#### YOUR OBJECTIVE
Within the data, how many lines hold the word "tablets"? Answer with nothing but the number.

#### SUPPLIED INFORMATION
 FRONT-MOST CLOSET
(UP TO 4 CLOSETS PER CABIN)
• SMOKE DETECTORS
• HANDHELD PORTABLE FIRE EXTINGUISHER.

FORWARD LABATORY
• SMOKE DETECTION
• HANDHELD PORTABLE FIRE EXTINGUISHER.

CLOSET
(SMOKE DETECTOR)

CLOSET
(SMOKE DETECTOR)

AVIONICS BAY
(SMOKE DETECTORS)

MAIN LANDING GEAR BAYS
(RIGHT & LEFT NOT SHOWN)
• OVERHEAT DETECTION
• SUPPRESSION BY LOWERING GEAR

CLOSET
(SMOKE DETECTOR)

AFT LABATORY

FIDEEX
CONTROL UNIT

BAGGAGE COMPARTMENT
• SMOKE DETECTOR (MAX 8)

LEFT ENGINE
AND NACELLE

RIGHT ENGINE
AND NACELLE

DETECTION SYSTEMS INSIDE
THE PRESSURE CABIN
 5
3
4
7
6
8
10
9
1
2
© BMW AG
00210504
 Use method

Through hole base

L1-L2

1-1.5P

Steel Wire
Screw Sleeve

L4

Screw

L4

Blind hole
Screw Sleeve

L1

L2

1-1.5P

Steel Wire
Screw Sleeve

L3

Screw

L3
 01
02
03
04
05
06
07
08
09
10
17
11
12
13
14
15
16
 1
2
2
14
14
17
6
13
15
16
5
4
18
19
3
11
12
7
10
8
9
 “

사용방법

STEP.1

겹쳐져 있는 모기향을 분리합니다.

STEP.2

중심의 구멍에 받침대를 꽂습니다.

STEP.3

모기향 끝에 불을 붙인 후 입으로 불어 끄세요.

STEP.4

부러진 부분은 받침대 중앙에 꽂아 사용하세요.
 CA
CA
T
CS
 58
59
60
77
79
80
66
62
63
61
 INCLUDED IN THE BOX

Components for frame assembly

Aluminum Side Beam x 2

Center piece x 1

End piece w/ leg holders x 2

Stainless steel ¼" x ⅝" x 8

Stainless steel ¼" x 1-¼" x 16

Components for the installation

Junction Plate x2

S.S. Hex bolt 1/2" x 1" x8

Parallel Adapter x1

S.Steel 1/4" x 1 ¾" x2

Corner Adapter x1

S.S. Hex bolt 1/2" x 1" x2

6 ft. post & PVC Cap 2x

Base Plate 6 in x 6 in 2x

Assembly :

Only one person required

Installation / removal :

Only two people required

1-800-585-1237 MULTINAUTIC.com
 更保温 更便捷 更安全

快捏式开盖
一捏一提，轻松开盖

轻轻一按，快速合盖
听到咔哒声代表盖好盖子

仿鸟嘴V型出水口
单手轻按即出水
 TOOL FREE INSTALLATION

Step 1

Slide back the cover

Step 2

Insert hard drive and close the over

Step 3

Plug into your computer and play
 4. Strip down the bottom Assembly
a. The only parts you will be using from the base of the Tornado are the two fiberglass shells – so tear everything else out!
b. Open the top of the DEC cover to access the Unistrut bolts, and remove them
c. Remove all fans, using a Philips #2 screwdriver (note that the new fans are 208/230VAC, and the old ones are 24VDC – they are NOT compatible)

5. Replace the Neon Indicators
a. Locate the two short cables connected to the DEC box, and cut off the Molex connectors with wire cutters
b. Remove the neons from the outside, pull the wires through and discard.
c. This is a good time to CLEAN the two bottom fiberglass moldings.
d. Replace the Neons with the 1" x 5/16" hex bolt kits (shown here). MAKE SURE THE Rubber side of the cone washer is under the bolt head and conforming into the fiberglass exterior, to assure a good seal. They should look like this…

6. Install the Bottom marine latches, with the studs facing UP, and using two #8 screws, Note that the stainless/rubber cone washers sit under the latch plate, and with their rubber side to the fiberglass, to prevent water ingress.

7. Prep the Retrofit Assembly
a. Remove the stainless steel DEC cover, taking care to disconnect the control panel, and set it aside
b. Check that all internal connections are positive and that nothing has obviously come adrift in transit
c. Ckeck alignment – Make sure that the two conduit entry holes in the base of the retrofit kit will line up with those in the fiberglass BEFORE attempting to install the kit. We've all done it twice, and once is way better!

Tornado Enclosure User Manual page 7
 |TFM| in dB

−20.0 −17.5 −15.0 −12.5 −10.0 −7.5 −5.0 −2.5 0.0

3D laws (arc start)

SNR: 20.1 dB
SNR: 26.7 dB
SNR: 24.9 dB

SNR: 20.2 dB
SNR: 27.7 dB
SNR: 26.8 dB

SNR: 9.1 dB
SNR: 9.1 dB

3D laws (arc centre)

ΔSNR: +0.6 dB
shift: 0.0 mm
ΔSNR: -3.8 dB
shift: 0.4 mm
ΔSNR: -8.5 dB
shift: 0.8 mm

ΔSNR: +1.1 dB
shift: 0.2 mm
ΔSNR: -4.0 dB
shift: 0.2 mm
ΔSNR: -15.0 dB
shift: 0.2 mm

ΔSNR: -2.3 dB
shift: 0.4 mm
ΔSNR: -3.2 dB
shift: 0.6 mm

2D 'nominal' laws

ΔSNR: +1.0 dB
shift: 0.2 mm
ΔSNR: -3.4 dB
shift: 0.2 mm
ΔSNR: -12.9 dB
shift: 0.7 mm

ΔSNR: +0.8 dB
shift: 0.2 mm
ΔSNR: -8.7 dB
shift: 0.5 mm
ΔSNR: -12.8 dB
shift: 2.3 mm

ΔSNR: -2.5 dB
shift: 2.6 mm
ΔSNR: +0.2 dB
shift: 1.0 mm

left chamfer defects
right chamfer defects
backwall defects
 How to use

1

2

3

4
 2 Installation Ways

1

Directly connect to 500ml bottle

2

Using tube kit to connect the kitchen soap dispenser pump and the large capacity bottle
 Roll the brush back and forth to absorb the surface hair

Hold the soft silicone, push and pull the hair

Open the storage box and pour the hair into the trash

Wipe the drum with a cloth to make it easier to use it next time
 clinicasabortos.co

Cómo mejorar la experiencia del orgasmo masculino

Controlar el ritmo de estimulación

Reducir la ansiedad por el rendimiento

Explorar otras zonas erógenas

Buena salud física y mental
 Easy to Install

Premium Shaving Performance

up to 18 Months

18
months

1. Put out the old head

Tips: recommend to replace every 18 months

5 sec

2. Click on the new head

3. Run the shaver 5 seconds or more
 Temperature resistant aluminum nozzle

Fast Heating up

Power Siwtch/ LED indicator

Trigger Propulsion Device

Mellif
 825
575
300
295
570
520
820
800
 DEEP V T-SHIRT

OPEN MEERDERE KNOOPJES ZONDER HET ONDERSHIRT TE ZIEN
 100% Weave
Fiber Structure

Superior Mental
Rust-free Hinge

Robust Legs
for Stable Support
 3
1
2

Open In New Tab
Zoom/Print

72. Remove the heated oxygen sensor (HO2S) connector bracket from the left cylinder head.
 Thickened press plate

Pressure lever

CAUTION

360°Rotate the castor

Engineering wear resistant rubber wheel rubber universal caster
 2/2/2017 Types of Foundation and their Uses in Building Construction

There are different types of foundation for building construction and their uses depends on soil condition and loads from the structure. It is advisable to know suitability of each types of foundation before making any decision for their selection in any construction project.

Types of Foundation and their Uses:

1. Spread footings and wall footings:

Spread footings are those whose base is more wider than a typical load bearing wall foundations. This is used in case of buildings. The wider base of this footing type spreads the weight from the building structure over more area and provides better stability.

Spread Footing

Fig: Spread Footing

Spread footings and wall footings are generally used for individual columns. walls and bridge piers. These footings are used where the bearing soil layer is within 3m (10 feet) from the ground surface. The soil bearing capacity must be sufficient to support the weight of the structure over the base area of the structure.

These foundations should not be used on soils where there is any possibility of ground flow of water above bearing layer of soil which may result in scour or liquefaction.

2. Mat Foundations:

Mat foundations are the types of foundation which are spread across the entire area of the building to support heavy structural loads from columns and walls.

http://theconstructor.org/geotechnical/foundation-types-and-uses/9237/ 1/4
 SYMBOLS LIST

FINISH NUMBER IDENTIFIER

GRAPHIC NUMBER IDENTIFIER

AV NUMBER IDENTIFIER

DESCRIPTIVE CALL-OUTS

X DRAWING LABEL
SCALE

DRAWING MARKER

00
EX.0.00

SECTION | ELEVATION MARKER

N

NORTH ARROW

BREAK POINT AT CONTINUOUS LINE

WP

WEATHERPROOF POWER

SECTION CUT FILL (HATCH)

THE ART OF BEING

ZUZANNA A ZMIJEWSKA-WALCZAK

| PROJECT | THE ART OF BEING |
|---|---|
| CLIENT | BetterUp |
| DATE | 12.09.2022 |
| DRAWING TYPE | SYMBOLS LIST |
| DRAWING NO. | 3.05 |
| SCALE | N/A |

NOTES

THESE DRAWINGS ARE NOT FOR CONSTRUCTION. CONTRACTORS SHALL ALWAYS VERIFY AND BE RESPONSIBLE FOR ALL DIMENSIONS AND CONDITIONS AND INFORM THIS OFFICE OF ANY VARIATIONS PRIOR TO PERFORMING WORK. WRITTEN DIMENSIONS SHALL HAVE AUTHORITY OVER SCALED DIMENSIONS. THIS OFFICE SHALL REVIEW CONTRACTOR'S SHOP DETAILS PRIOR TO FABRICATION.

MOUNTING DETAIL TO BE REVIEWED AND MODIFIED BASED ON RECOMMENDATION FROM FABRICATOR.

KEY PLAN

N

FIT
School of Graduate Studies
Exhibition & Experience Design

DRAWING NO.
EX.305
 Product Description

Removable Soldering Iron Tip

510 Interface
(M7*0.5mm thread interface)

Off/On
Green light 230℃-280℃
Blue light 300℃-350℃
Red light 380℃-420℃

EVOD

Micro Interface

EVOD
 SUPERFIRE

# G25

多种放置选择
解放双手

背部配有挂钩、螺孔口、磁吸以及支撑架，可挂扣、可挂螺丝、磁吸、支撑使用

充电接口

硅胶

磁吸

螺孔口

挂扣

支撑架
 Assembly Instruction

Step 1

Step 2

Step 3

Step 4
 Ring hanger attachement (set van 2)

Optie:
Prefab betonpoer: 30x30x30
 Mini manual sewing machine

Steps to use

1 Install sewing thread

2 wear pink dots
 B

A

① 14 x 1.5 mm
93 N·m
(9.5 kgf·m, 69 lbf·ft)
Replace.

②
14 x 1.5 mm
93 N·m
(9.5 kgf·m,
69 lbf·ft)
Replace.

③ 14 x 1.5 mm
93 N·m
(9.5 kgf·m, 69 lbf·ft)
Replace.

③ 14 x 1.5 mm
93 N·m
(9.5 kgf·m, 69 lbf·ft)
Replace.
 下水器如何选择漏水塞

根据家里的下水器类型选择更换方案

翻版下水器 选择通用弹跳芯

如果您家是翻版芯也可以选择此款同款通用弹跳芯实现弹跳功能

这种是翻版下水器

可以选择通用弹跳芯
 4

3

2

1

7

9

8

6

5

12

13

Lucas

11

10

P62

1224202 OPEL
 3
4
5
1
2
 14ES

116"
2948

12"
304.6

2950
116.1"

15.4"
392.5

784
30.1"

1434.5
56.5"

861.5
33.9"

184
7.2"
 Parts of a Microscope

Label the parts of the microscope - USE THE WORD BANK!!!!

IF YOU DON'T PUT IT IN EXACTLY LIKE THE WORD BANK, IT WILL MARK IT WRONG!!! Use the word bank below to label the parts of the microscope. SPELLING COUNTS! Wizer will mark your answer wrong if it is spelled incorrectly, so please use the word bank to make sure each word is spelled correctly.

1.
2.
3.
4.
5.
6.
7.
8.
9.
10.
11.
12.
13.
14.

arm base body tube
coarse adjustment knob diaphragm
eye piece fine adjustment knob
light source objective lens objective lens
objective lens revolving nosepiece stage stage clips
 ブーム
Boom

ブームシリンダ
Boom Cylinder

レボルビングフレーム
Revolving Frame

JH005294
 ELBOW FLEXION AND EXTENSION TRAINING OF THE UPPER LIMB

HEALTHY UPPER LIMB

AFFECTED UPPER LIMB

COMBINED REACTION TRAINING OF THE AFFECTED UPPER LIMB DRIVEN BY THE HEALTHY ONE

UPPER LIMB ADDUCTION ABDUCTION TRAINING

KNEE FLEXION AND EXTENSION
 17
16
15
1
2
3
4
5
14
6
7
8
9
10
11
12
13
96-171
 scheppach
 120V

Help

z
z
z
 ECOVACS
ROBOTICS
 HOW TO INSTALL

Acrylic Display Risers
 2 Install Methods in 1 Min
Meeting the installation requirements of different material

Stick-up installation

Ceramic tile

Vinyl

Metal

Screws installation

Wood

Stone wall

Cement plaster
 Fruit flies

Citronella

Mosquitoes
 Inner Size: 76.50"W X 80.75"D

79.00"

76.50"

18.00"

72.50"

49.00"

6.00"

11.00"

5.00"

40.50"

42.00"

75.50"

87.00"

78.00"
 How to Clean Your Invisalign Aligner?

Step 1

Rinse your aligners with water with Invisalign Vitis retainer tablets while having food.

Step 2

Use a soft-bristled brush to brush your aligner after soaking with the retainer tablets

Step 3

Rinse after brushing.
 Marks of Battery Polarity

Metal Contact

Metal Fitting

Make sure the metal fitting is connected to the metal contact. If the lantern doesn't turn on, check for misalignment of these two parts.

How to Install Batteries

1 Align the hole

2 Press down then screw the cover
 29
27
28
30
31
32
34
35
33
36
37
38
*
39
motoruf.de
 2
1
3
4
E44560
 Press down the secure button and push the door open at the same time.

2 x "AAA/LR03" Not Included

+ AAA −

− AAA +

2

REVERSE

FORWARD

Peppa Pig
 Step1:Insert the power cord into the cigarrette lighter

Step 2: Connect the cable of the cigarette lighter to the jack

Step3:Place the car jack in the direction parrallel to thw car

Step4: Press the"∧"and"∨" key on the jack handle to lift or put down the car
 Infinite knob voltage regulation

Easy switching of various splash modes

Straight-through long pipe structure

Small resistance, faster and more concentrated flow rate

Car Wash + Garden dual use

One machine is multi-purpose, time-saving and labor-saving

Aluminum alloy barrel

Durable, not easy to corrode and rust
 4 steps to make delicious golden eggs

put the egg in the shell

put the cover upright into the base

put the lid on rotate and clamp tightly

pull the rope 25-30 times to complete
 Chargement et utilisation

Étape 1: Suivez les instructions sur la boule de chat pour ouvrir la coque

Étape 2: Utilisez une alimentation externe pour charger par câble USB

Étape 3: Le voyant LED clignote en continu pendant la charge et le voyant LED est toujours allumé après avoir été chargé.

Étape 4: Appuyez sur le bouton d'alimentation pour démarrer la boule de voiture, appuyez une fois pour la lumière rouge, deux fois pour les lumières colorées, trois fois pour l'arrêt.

#### EXERCISE RESPONSE
2